Text provided:
—————

The original MakerBot printhead has a single input that takes in a solid plastic filament and heats it to 220°C; and alternative commercial printheads were deemed inappropriate for handling cells52, 53. We developed a novel printhead that is able to efficiently mix the two streams while maintaining a constant temperature (Tchamber) (Figure 1b, Supplementary Figure 4). The extrusion rate from the nozzle is maintained close to the rate at which the MakerBot reels in filament. When the MakerBot prints, its motor turns in the forward direction. Our printhead detects this motion with an optical sensor and it subsequently triggers the opening of solenoid valves that allows the control of both the material and cell streams. The stream is propelled by pneumatic pressure (0.75-1 psi) applied to the material storage tank that is controlled by a digital electronic relief valve (Supplementary Figures 7-8 and Table 4). This flow is discontinued when the temperature at the top of the printhead reaches ~63°C and cells have been introduced (see calibration in Supplementary Figure 9). A second optical sensor detects when the MakerBot’s motor moves via a trigger and then turns on the cell stream with a 15 ms delay (Supplementary Figures 10-11). To promote mixing in the printhead, the cell input stream enters at a 30° angle and the cell flow is set to be high (3.2 mL/s). Bubble formation during mixing (and present in the agarose) was eliminated by adding a 1 mm hole at the topmost part of the printhead for air to escape (see Supplementary Figure 4).
The MakerBot stops the filament from exiting the nozzle by turning the motor backward; in our system, this is detected by a third optical sensor, which leads to the stoppage of the material and cell streams. Early designs experienced problems with clogging (not shown). To avoid this, at the same time that a solenoid valve stops the flow of agarose near the printhead, the relief valve releases pressure in the agarose tank.
It is critical to maintain the temperature in the lines carrying agarose to and at the printhead so that it is sufficiently high to facilitate the flow of the material stream, yet is low enough to not kill the cells. For the specific material and cell combination we use (next section) this balance was achieved at 75°C (Supplementary Figures 12-13). The temperature is monitored near the nozzle output (T1), the center of the printhead (T2) and near the input streams (T3) (Tchamber = <T1, T2>). Tchamber is monitored using a feedback control system (a PID controller, see Supplementary Figures 14-17). T3 is used to monitor and detect when the agarose is running low and allow agarose flow via opening the solenoid valve(s). The cells are stored at T = 22°C and exposed to high temperature for less than 20 min. The mixture is cooled immediately after exiting the nozzle by maintaining the print chamber (#3 in Figure 1b) at 16°C using thermoelectric cooling (peltier elements) (Supplementary Figures 18 and 19). This cooling significantly improves the structural details in the printed object (Supplementary Figure 20).
To print an object, it is drawn using SolidWorks, saved in a standard format (e.g., as a STL file) and loaded into the software provided by Makerbot. The gcode parameters are modified so that the nozzle temperature is 72°C, platform temperature is 22°C, and the infill is 100%. For dual printing, we merged two STL files using the merge tool in Replicator X (see picture of the system in Supplementary Figure 5). Mixing is initiated by filling the printhead with a pre-mix of material, running the temperature PID controller code to bring the temperature in the printhead to 75°C, then adding cells (Methods). After this, the objected is printed following the same protocol as the objects produced by the unmodified MakerBot.

—————

Information provided:
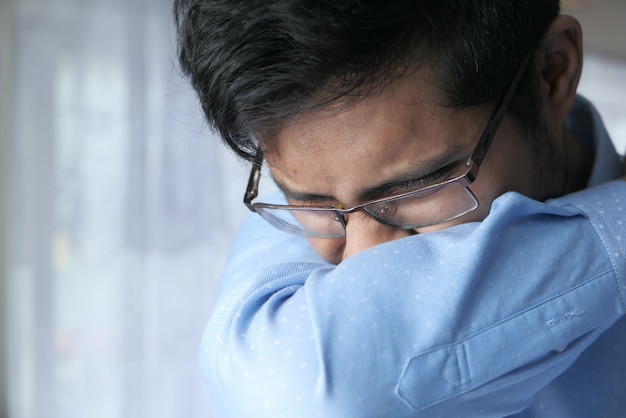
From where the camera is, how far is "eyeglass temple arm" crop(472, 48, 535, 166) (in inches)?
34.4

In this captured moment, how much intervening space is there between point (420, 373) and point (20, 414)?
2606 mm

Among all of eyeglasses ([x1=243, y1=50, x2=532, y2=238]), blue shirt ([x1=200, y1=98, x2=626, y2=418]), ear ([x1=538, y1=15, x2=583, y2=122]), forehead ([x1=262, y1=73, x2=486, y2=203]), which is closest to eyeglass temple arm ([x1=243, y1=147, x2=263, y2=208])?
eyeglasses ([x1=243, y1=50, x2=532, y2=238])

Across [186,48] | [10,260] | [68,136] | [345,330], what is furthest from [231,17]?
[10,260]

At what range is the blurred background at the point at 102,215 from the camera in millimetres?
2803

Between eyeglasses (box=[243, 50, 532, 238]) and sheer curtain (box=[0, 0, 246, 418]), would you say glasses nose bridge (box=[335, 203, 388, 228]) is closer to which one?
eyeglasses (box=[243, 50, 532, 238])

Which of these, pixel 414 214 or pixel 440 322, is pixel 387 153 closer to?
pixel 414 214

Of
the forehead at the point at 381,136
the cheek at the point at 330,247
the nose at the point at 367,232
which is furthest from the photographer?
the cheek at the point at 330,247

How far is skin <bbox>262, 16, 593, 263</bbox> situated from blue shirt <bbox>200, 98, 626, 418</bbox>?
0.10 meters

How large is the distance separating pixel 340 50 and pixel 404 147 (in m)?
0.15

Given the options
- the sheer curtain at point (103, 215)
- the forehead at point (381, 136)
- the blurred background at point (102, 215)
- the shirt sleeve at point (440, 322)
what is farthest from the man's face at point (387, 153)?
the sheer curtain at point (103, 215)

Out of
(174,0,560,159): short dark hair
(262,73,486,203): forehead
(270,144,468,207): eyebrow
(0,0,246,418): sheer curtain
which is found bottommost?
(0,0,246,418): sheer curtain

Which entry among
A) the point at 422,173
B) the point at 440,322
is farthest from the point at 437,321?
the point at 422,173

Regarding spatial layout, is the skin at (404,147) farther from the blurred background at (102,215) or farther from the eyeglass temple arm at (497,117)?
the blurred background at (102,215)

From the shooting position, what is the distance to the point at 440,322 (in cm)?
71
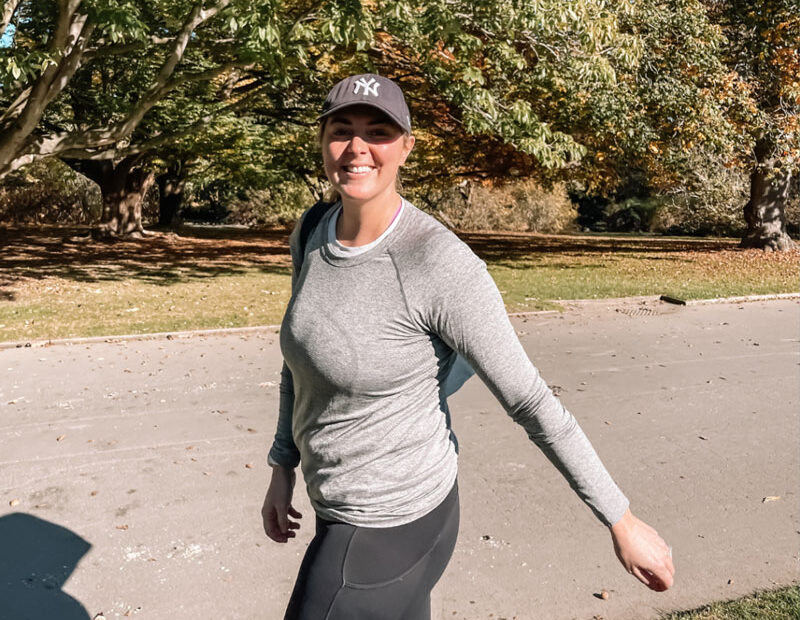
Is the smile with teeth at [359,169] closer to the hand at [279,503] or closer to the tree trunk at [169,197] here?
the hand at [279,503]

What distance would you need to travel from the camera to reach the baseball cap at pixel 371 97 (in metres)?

—————

Problem statement: From the passage above on the modified MakerBot printhead, copy word for word the section starting with "To print an" and going on through "the unmodified MakerBot.".

Exercise answer:
To print an object, it is drawn using SolidWorks, saved in a standard format (e.g., as a STL file) and loaded into the software provided by Makerbot. The gcode parameters are modified so that the nozzle temperature is 72°C, platform temperature is 22°C, and the infill is 100%. For dual printing, we merged two STL files using the merge tool in Replicator X (see picture of the system in Supplementary Figure 5). Mixing is initiated by filling the printhead with a pre-mix of material, running the temperature PID controller code to bring the temperature in the printhead to 75°C, then adding cells (Methods). After this, the objected is printed following the same protocol as the objects produced by the unmodified MakerBot.